Per attuazione della scissione si intende la stipula dell’atto di scissione a opera del notaio rogante (9). Salvo alcune eccezioni, che andiamo a esaminare, il notaio non può insomma accettare tale atto se non è decorso il termine previsto dalla legge. Deroghe sono consentite nei casi di scissione c.d. “anticipata” (10). La legge prevede difatti che la scissione possa essere attuata prima dei 60 giorni normalmente previsti al ricorrere di determinate condizioni: si tratta di presupposti che garantiscono sufficientemente i creditori, facendo venire meno la necessità di aspettare il decorso del termine per proporre opposizione.
Dal momento che l’opposizione è strumentale alla protezione dei creditori, se questi sono già tutelati in altro modo non ha senso attendere.

Il primo caso in cui la scissione può essere attuata anticipatamente rispetto al termine standard di sessanta giorni si ha quando consta il consenso dei creditori delle società che vi partecipano anteriori all’iscrizione del progetto di scissione (11). Il legislatore intende così tutelare i creditori che non erano consapevoli della progettata scissione. Una volta avvenuta l’iscrizione nel registro delle imprese (oppure, ora, la pubblicazione sul sito), i terzi sono (o, comunque, potrebbero essere) consapevoli della imminente operazione straordinaria.

Il secondo caso in cui la legge consente di attuare la scissione anticipatamente rispetto al termine ordinario di 60 giorni si ha quando vi è stato il pagamento dei creditori che non hanno dato il consenso. Se i creditori vengono pagati, non vi è alcuna ragione per non procedere alla scissione: il pagamento fa venir meno la loro stessa qualità di creditori della società e, dunque, qualsiasi interesse rispetto alla scissione, che finisce per essere una vicenda cui rimangono estranei.

Il terzo caso in cui la legge prevede espressamente che la scissione possa essere attuata anticipatamente rispetto al termine di 60 giorni si ha quando vi è stato il deposito delle somme corrispondenti presso una banca. Si tratta, in sostanza, di una modalità alternativa al pagamento: il pagamento non avviene subito, ma i creditori sono garantiti che avverrà in quanto i relativi fondi sono stati depositati.

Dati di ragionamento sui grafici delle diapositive
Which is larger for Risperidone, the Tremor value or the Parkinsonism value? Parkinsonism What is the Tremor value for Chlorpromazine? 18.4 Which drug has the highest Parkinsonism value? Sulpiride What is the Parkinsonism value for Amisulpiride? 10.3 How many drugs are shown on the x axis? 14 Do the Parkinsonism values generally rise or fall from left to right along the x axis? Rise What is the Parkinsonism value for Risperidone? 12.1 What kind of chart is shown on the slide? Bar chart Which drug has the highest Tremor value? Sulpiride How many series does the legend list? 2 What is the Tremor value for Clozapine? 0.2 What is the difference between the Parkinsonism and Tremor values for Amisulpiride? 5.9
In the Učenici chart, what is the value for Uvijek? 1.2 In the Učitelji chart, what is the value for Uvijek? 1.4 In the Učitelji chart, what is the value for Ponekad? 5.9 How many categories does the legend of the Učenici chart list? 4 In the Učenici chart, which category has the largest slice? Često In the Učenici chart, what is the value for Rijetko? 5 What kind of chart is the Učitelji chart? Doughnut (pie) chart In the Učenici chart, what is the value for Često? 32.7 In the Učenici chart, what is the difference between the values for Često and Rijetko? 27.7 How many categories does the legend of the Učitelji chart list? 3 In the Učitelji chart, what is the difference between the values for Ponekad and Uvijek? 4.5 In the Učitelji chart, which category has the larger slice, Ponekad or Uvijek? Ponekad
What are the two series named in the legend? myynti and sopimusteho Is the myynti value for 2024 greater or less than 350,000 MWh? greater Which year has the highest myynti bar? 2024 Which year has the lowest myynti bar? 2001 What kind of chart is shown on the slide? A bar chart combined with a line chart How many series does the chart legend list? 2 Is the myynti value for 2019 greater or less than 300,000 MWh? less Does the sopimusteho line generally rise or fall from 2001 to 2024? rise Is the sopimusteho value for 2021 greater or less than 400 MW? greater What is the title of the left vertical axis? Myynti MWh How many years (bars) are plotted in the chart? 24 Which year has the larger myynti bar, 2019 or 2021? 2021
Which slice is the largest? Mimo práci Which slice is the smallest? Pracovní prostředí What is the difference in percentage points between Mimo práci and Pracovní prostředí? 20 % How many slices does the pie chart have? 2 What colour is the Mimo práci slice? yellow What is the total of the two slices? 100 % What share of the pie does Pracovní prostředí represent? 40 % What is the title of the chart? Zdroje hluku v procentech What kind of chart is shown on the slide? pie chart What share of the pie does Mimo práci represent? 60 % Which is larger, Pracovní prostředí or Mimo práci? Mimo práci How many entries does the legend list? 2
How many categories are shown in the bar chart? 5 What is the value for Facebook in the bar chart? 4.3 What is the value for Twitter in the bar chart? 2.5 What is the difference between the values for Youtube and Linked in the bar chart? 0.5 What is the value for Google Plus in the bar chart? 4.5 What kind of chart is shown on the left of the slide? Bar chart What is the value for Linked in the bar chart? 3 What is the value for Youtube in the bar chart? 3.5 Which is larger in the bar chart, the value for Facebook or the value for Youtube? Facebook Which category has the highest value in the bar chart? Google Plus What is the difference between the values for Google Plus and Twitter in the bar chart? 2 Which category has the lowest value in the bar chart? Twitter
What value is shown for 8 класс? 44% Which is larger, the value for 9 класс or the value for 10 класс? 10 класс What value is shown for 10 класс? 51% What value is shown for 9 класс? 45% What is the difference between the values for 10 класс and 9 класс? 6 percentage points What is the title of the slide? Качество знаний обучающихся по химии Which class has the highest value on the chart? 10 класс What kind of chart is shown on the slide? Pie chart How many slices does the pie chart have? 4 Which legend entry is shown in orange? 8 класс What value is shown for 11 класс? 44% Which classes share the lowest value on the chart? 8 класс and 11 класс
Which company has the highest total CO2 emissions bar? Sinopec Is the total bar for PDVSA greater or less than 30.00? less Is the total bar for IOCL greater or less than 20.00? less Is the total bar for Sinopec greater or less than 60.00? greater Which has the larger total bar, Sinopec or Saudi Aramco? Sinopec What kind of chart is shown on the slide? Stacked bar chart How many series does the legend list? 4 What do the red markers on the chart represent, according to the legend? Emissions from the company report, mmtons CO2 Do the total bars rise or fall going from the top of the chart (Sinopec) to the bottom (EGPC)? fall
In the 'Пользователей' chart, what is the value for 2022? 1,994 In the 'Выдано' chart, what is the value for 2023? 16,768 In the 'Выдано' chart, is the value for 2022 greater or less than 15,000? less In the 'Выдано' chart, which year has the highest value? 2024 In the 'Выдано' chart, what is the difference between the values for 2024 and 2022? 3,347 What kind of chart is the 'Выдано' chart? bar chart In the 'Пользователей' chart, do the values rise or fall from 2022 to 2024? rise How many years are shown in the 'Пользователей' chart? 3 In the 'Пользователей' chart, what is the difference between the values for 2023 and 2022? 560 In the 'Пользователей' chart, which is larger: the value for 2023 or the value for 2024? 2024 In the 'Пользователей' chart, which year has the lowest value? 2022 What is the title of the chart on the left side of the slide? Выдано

Attività da svolgere —
a – Conta quante righe dei record contengono la stringa "category", distinguendo tra maiuscole e minuscole. Scrivi solo il numero.
b – Prosegui il testo sulla scissione anticipata partendo subito dopo la sua ultima frase.

Soluzioni degli esercizi —
a – 2

b –
Il quarto caso in cui è possibile attuare la scissione si ha quando la relazione di cui all’art. 2501-sexies c.c. è redatta, per tutte le società partecipanti alla scissione, da un’unica società di revisione la quale asseveri, sotto la propria responsabilità, che la situazione patrimoniale e finanziaria delle società partecipanti rende non necessarie garanzie a tutela dei suddetti creditori. Si tratta di un’ipotesi molto particolare, in cui l’intervento di un terzo impedisce alle opposizioni di produrre effetto (12).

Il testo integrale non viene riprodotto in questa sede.